Read More: Check out our other articles on Spain.
The Valparaiso Fish Market | Chile
“The Valparaiso Fish Market isn’t particularly sprawling, but go for the spread of mussels and clams in a hyperlocal setting.” – Taylor of Travel Outlandish
Where: Valparaiso, Chile
Known for: Machas (Razor Clams)
Other Info: The latest catch comes in around mid-day so this is one market where it pays to come late.
Read More: Explore more of our articles on Chile.
Ver-o-Peso | Brazil
“Ver-o-Peso market in Belém Pará, Brazil sits on the banks of the Guamá River which is one of the channels of the Amazon River. Ver-o-Peso was originally named “Casa do Haver-o-Peso” (Have the Weight House) then shortened to its present form. Ver-o-Peso celebrated it’s 390th birthday in March 2017 making it one of the oldest markets in the western hemisphere. (The city of Belém celebrated its 400th birthday in 2016) Since Ver-o-Peso fish market sits at the mouth of the Amazon River it has a vast variety of fresh and saltwater fish and the wider market contains a public açai market and fruits and vegetables often found only in the Amazon Basin.” – Jerome of Travel Boldly and Laudy of Brasil2Brazil
Where: Belém Pará, Brazil
Known for: Dorado (Mahi Mahi) or Gurijubu (Amazonian Catfish) for use in Peixe com Jambu e Tucupi.
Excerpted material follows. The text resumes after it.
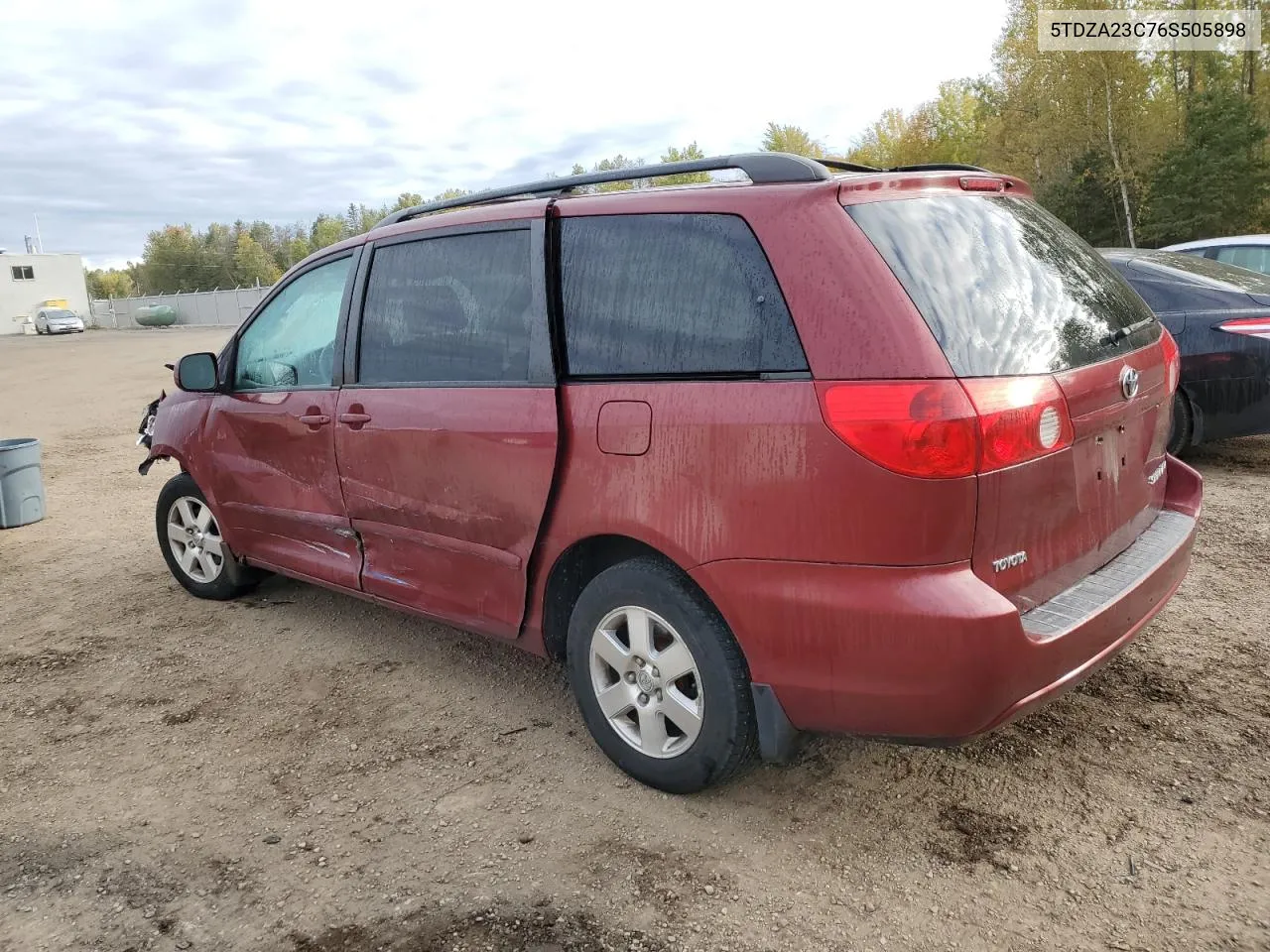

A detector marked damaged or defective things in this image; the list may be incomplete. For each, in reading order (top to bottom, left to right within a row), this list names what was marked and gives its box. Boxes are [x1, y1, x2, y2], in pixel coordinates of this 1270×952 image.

damaged red minivan [139, 155, 1199, 796]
Other Info: Ver-o-Peso is open every day. To get the best fish and most interesting people arrive early 7am-8am. There are fewer fish and less people on Saturday and Sunday.
Mercado Negro | Mexico
“Ensenada is a fishing port Baja Norte and since 1958 the outdoor the fish market has sold a huge variety of fish. They are known not only for the quality and freshness of the fish, but the artful and meticulous method in which it’s displayed.” – Alexa of 52 Perfect Days
Where: Ensenada, B.C., Mexico
Known for: Fish Tacos and Tostadas
Other Info: The market is open daily 6AM – 7PM. Next to the market you’ll find small restaurants and food carts offering seafood cocktails, fish tacos and tostadas using the fish from the mercado.